Awakening (2014) by Nicola Baroni is written "for harp quartet, resonances and interactive system" and is in a certain sense the paradigm of that approaching the harp in a "lay" way described at the beginning, with the intent to explore its ability to generate sound events and processes, regardless of its instrumental and poetic history. The composition refers to the now "classic" category of the open and interactive work that is created in real time and whose performance is different every time. There is no score, but only figural prescriptions (single notes, arpeggios, etc.) and software that interacts with the performers and with live electronics. The quartet is divided into two pairs: two harps act as "composers": their actions generate sounds that the software instantly transforms into scores sent to the "performers" (the other two harps) who read them at first sight. Their sounds feed the live-electronics which is in turn manipulated by the two "composers", generating a process that is arranged according to an essentially tripartite architecture.

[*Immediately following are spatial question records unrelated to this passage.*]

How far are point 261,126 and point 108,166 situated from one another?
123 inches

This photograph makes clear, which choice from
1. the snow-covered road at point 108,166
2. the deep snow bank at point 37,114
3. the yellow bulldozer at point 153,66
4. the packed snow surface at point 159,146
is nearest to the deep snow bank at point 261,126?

Echoes of the night (2014) by Mario Pagotto elaborates a more abstract and material thought. The potential of harp con-playing is fully exploited here, pushed to the limits of the metallic physicality of the instrument. The whole piece is as if played on a dualism which, on the one hand, sees a dark, violent element, in which the compressed energy of taut and lashing steel manifests itself and sometimes explodes; on the other, a more airy, vaguely Apollonian register, which in alternating phases seems to contend with that telluric burden, in defense of a luminous, tender melodic and timbre flowering. And in the end it is precisely this light material that wins the comparison.

 

Hosiu (2014) by Claudio Scannavini instead takes us back to the heart of the poetic and symbolic horizon of the harp. It is no coincidence that the title of the piece comes from ancient Egypt, the true cradle of the ancient harp. Hosiu has a double meaning: "fascination of the gaze" and "enchantment". But there is nothing explicitly exotic or archaic in this music, all conceived in terms of an oxymoron, or rather of a concordia oppositorum. In the author's intent, the writing contradicts the idiomatic topoi of the instrument, with unusual figures such as the repeated or the marked rhythmicity. The result is a page entirely built on a refined and iridescent iterative rhythmic stratification, which opens with an indication, also ironically contradictory: Meccanico evocativo. The "incantatory" gait can actually sound like a tribute to the harps of oral traditions, which largely exploit the propulsive virtues of the strings. On the other hand, the harmonious fabric, the polymodality, the sudden detours, speak decidedly modern French. As for the tireless, rocking rhythmic device, it is also a subtle swinging game of contradictions, with irregular figures that materialize, muddy the tactus (often simultaneously misleading the harmony) and, like a sort of rhythmic dissonance, generate a tension that is resolved with the return to a renewed ecstatic pulsation that finally dematerializes in the Suspended and resonant of the closure.